Given request 1: Please list the usernames of everyone who posted in the CBOM technique thread.
# Selected extract start
# Octaves, Zouks, Citterns, Tenors and Electrics > CBOM >  CBOM technique question

## spenser

New CBOM player signingback in for some help. Tried an octave a while ago and had wrist issues with long scale. Was lucky enough to get one on dennis's new Lafferty octaves w/ short scale and so far so good. The neck is spot on and tone is very good even with my hack playing! To the point- curious about playing position specifically holding and postioning like a classical guitar or straight out like a regular guitar or is it just feel and comfort during experimentation? Appreciate the pointers, missed the deeper tone of the octave and glad to be back in!

----------


## otterly2k

I think it's a matter of finding what works best for you.  There's no right or wrong here.  Personally, I always have mine on a strap (so that my playing position can be more consistent between sitting and standing) and have the neck angled a little bit up, but not as steeply as classical guitars usually are.  Maybe a 35-40degree angle up from horizontal.

----------


## Bill S

+1 for using a strap. your fingers and left hand can concentrate on playing the notes right, without the small diversion (may even 5%!) of making sure the neck doesn't start to drop.

----------


## Gerry Cassidy

Hey Spenser, welcome back to the wonderful world of CBOM!

You got yourself a very nice OM to start with. I am really fortunate to live within 45 minutes of Dennis and his shop, so I "Force" myself to drop in every once in awhile.  :Grin:  I probably played your OM, or one of it's brothers. 

As for technique; the best recommend I can make is to hold it where it allows you the most ease in getting your hands around on it.
# Selected extract end
# The data start
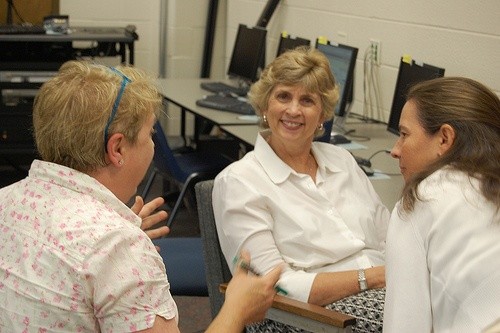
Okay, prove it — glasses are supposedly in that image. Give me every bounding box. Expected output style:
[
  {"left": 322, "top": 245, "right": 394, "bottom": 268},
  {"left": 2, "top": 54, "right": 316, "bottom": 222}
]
[{"left": 104, "top": 65, "right": 132, "bottom": 155}]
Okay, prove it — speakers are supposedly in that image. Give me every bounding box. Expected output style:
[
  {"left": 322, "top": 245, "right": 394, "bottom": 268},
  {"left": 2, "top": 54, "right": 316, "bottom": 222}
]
[{"left": 1, "top": 88, "right": 47, "bottom": 189}]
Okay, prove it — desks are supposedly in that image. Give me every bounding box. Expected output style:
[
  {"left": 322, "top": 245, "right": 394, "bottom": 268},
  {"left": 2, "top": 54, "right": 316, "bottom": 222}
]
[
  {"left": 216, "top": 121, "right": 412, "bottom": 210},
  {"left": 145, "top": 77, "right": 360, "bottom": 147}
]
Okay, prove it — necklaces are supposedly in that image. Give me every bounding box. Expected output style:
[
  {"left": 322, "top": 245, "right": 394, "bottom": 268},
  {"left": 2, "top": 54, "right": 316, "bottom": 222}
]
[{"left": 308, "top": 156, "right": 311, "bottom": 170}]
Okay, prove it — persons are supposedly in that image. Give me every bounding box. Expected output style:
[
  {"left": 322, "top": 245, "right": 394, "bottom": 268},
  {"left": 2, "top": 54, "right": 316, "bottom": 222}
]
[
  {"left": 0, "top": 62, "right": 283, "bottom": 333},
  {"left": 212, "top": 46, "right": 392, "bottom": 333},
  {"left": 383, "top": 77, "right": 500, "bottom": 333}
]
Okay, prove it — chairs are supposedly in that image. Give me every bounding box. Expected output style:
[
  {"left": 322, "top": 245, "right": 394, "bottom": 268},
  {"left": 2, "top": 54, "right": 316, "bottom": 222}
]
[{"left": 137, "top": 113, "right": 356, "bottom": 333}]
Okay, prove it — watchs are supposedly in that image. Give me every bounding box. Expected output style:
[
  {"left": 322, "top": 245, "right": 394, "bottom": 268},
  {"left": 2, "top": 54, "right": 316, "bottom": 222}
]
[{"left": 358, "top": 269, "right": 368, "bottom": 291}]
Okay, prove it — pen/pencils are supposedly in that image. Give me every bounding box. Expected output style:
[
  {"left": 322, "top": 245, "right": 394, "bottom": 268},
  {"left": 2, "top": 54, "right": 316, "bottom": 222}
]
[{"left": 233, "top": 255, "right": 288, "bottom": 296}]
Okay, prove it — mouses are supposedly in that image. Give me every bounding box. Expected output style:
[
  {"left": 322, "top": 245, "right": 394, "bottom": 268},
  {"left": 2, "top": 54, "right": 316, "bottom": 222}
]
[
  {"left": 219, "top": 91, "right": 238, "bottom": 98},
  {"left": 330, "top": 132, "right": 351, "bottom": 144},
  {"left": 353, "top": 154, "right": 372, "bottom": 169}
]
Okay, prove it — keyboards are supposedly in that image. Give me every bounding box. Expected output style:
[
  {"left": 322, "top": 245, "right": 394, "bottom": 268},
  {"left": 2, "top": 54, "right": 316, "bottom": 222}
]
[
  {"left": 201, "top": 82, "right": 245, "bottom": 97},
  {"left": 195, "top": 95, "right": 258, "bottom": 114}
]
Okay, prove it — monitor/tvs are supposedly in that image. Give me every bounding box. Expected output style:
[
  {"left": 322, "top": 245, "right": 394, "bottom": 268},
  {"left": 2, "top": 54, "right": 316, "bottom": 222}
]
[
  {"left": 226, "top": 23, "right": 267, "bottom": 82},
  {"left": 388, "top": 57, "right": 447, "bottom": 137},
  {"left": 277, "top": 32, "right": 310, "bottom": 61},
  {"left": 315, "top": 37, "right": 359, "bottom": 116}
]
# The data end
Given request 2: Write out the listing from the line with "Okay, prove it — mouses" through the end of the listing, both ends included.

Full response 1: spenser, otterly2k, Bill S, Gerry Cassidy

Full response 2:
Okay, prove it — mouses are supposedly in that image. Give me every bounding box. Expected output style:
[
  {"left": 322, "top": 245, "right": 394, "bottom": 268},
  {"left": 2, "top": 54, "right": 316, "bottom": 222}
]
[
  {"left": 219, "top": 91, "right": 238, "bottom": 98},
  {"left": 330, "top": 132, "right": 351, "bottom": 144},
  {"left": 353, "top": 154, "right": 372, "bottom": 169}
]
Okay, prove it — keyboards are supposedly in that image. Give me every bounding box. Expected output style:
[
  {"left": 322, "top": 245, "right": 394, "bottom": 268},
  {"left": 2, "top": 54, "right": 316, "bottom": 222}
]
[
  {"left": 201, "top": 82, "right": 245, "bottom": 97},
  {"left": 195, "top": 95, "right": 258, "bottom": 114}
]
Okay, prove it — monitor/tvs are supposedly in that image. Give me every bounding box. Expected output style:
[
  {"left": 322, "top": 245, "right": 394, "bottom": 268},
  {"left": 2, "top": 54, "right": 316, "bottom": 222}
]
[
  {"left": 226, "top": 23, "right": 267, "bottom": 82},
  {"left": 388, "top": 57, "right": 447, "bottom": 137},
  {"left": 277, "top": 32, "right": 310, "bottom": 61},
  {"left": 315, "top": 37, "right": 359, "bottom": 116}
]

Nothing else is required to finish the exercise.